* _Given passage_:
--------------------

# USB Drive not showing in Win Explorer



## captainbarred (May 2, 2005)

I have a PNY Tech. 256 MB thumb drive, has worked fine on every computer in the past, but I brought it in to work today and it will detect, I get the sfely disconect icon on the task bar, but I open win explorer and it wont display the drive....

any ideas?? 

Oh, and it does the same thing on my cube-neighbors computer too... :sad:


----------



## Ashler (May 19, 2005)

Do you have alot of drives mapped? I have noticed that when using USB with WinXP, it will not assign a drive letter past G: (I think).


----------



## captainbarred (May 2, 2005)

A; floppy
c: local
D: CD
E: CD
F, G, H, J, K - Network Drives

so yes...

Any way past this??


----------



## Ashler (May 19, 2005)

As far as I know, there isn't a fix for it. Is there any way you can re-map F and make it B? Then disconnect F. Plug in USB device. It should now be mapped as F.


----------



## captainbarred (May 2, 2005)

Got it, thanks man, I owe ya one!!!
just hope my boss doesnt find out and get pissed! :smile:


----------



## captainbarred (May 2, 2005)

A simpler solution

As it turns out a lot of things were linked to my F drive so I had to either remap programs or change back the F drive.

However I found another way of accessing it.

Insert the thumb drive, right click on my computer and select manage.
go down to disk management and you should see the drive right below the C: drive.
right click and select change drive letter, set it to any free letter and you should be all set :smile:


----------

--------------------

* _Stated exercise a_: Duplicate the stretch of the records below, from the line containing "How much distance separates" through the line containing "6.42 meters", and omit the pictures.

--------------------

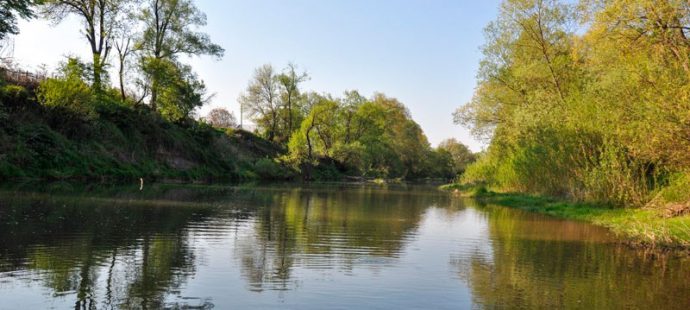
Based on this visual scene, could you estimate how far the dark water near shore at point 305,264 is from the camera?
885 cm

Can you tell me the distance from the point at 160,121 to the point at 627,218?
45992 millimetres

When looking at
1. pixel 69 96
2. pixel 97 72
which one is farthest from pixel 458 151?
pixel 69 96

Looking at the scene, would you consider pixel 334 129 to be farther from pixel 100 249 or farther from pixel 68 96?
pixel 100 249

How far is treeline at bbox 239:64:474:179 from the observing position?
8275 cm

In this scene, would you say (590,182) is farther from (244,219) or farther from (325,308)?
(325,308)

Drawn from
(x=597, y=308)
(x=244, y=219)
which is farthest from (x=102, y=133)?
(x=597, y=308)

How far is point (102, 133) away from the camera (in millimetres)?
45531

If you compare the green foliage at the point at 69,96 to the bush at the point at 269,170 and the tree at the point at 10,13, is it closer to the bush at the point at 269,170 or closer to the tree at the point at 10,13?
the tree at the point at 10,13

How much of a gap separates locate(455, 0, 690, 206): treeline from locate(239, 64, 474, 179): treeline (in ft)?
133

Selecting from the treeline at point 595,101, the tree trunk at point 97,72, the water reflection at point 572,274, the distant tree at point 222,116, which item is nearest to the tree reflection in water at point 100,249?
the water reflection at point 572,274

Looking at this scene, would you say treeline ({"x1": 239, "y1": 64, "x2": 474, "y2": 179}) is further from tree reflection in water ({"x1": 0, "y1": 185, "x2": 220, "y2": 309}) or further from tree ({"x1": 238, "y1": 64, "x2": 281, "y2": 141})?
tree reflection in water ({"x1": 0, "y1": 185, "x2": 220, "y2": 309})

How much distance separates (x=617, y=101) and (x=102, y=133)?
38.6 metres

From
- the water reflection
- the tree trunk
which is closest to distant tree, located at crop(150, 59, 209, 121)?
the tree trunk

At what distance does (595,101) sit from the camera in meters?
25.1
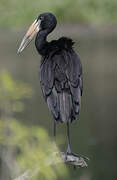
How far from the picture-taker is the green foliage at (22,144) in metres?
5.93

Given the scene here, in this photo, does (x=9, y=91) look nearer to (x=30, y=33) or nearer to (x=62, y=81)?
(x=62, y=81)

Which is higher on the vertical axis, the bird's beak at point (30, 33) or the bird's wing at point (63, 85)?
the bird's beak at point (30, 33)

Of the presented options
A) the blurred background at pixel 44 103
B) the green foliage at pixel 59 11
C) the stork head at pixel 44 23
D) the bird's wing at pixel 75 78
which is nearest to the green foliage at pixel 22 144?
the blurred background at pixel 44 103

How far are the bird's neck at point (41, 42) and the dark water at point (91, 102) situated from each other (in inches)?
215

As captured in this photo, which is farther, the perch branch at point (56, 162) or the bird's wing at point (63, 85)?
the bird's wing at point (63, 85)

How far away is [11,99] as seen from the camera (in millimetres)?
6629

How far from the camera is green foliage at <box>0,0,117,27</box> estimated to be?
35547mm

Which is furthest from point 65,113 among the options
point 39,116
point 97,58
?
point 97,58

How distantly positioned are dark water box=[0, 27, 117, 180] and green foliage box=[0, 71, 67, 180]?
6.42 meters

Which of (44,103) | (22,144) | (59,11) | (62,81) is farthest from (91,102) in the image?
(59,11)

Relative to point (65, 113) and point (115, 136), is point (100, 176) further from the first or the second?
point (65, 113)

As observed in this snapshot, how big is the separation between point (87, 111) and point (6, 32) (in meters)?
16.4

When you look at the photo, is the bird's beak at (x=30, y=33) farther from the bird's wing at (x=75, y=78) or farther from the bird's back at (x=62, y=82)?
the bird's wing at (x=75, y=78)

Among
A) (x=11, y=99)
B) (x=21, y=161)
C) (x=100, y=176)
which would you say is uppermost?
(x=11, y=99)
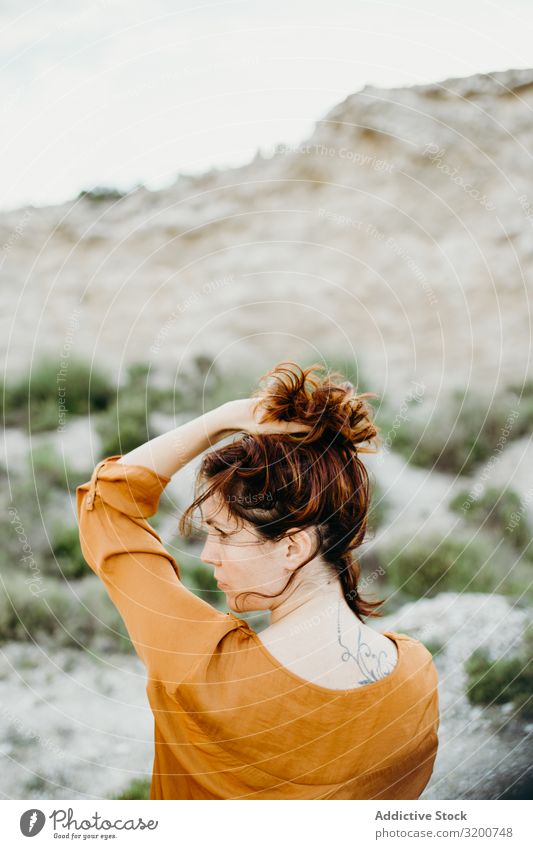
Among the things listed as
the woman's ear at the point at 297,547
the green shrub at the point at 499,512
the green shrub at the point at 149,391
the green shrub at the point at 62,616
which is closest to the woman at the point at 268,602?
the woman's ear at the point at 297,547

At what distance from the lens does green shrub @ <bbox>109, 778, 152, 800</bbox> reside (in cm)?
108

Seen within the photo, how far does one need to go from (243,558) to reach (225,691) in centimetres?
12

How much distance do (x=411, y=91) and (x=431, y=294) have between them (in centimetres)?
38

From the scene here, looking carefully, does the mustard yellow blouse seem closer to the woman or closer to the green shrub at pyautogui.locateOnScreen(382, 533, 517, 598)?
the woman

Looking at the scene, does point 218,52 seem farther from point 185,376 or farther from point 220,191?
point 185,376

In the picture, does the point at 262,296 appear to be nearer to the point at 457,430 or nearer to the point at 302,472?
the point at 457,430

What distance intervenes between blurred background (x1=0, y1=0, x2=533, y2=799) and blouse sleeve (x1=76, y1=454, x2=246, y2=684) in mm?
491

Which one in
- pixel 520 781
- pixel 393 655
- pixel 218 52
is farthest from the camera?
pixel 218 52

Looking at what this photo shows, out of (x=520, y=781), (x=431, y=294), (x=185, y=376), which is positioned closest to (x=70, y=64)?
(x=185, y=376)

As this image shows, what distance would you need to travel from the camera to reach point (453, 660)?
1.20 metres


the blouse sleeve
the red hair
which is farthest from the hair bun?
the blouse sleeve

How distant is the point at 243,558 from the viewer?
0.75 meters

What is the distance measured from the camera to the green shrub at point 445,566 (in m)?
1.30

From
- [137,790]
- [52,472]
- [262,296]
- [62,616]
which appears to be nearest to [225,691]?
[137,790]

--------------------

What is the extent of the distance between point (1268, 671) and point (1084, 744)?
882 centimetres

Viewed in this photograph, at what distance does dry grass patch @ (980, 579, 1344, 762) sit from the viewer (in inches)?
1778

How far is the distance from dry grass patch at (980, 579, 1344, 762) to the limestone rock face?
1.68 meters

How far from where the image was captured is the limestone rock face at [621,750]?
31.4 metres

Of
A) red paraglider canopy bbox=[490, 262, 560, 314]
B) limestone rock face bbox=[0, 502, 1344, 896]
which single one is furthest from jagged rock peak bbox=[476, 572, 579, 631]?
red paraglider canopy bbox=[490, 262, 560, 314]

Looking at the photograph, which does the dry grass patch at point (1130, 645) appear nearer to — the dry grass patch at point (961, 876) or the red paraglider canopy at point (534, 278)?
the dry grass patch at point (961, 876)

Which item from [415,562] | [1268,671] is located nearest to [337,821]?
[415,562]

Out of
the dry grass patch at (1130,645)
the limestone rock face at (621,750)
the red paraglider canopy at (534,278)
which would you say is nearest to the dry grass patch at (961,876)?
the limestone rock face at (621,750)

--------------------

* _Stated exercise b_: Set down the stretch of the USB drive thread from "Oh, and it does" through "G: (I think)." word for word.

* _Task response a_:
How much distance separates (x=617, y=101) and (x=102, y=133)?
38.6 metres

From
- the water reflection
- the tree trunk
which is closest to distant tree, located at crop(150, 59, 209, 121)?
the tree trunk

At what distance does (595,101) sit from the camera in meters?
25.1
How far from the picture-taker is the green foliage at (22,144) in metres?
5.93

Given the scene here, in this photo, does (x=9, y=91) look nearer to (x=30, y=33) or nearer to (x=62, y=81)?
(x=62, y=81)

Which is higher on the vertical axis, the bird's beak at point (30, 33) or the bird's wing at point (63, 85)?
the bird's beak at point (30, 33)

Of the presented options
A) the blurred background at pixel 44 103
B) the green foliage at pixel 59 11
C) the stork head at pixel 44 23
D) the bird's wing at pixel 75 78
which is nearest to the green foliage at pixel 22 144?
the blurred background at pixel 44 103

How far are the bird's neck at point (41, 42) and the dark water at point (91, 102) situated from each other (in inches)?
215

As captured in this photo, which is farther, the perch branch at point (56, 162) or the bird's wing at point (63, 85)?
the bird's wing at point (63, 85)

How far away is [11,99] as seen from the camera (in millimetres)?
6629

How far from the camera is green foliage at <box>0,0,117,27</box> estimated to be?
35547mm

Which is furthest from point 65,113 among the options
point 39,116
point 97,58
?
point 97,58

How distantly positioned are dark water box=[0, 27, 117, 180] and green foliage box=[0, 71, 67, 180]?
6.42 meters

* _Task response b_:
Oh, and it does the same thing on my cube-neighbors computer too... :sad:


----------



## Ashler (May 19, 2005)

Do you have alot of drives mapped? I have noticed that when using USB with WinXP, it will not assign a drive letter past G: (I think).